“Locarno! Spreading out in width like Heaven, / How dost thou cleave to the poetic heart, / Bask in the sunshine of the memory…” –William Wordsworth, in The Prelude (1850)
Day 6: Italian chaos continues. I begin the day by waiting three hours in Verbania for a bus that never comes, as walking paths between the cities I’m visiting have—for the most part—disappeared. I’ve managed to communicate to another woman waiting with her daughter that I’m bound for Locarno, a lake town on the Swiss side of the Swiss-Italian border. She somehow gets a phone number for the bus company and does some excited Italian screaming on her cell phone while her daughter and I watch on with wide eyes. Five minutes later, a bus arrives. She motions for me to follow her. I do. Another five minutes later, the bus pulls up to a marina, and she again beckons me to follow her—this time off the bus. I get the gist of her plan: we’ll take a boat to Locarno. For one reason or another, this woman and her daughter bail, but I have no other option, so I put on my bikini top and sit in the sun for another two hours waiting for this boat to arrive.

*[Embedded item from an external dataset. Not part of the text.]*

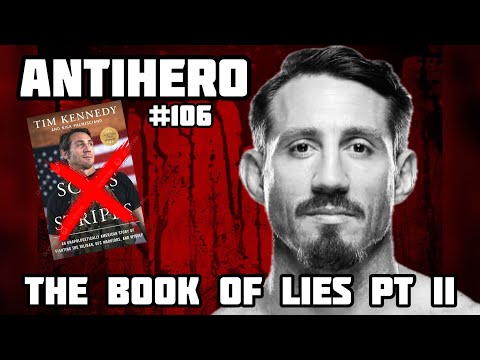 Ep 106: Tim Kennedy: The Book Of Lies Part II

Initially, I didn’t feel particularly excited about traveling on Lake Maggiore like this until the boat was pulling up to the dock. But then once I was on the boat, the day’s worries dissolved, and I felt happy standing outside in the breeze:
I had thought that traveling by boat would be a way-too-touristy way to travel, but it ended up costing about the same price as a train, and we zig-zagged all along Lake Maggiore (for an three additional hours) stopping to drop off/pick up other passengers at these wonderful little lake towns along the way:
Just as we were arriving in Locarno, one of the Italian crew members invited me to a barbeque later that evening back on the boat with a wonderful group of people:
The evening turned out to be the most social of my trek. It began with dinner on the boat and ended with dancing the night away on the shores of Lake Maggiore (that’s me, shaking booty above, and crew members Donato and Simon below):
Locarno gave Wordsworth reason to “bask in the sunshine of…memory” in his life-poem, The Prelude. I, too, will remember this day spent getting to Locarno for a long time.
Even if I wasn’t able to continue walking on foot through this part of Italy, as I had originally planned, I was thankful that modern transport got me to Locarno so that I could sit outside on the back deck of this boat, wishing only that I could have stayed there longer.
Note: this post is one in a series of posts about my recent attempt to retrace William Wordsworth’s footsteps from Chamonix, France to Como, Italy on the walking holiday the poet took with his friend Robert Jones in 1790.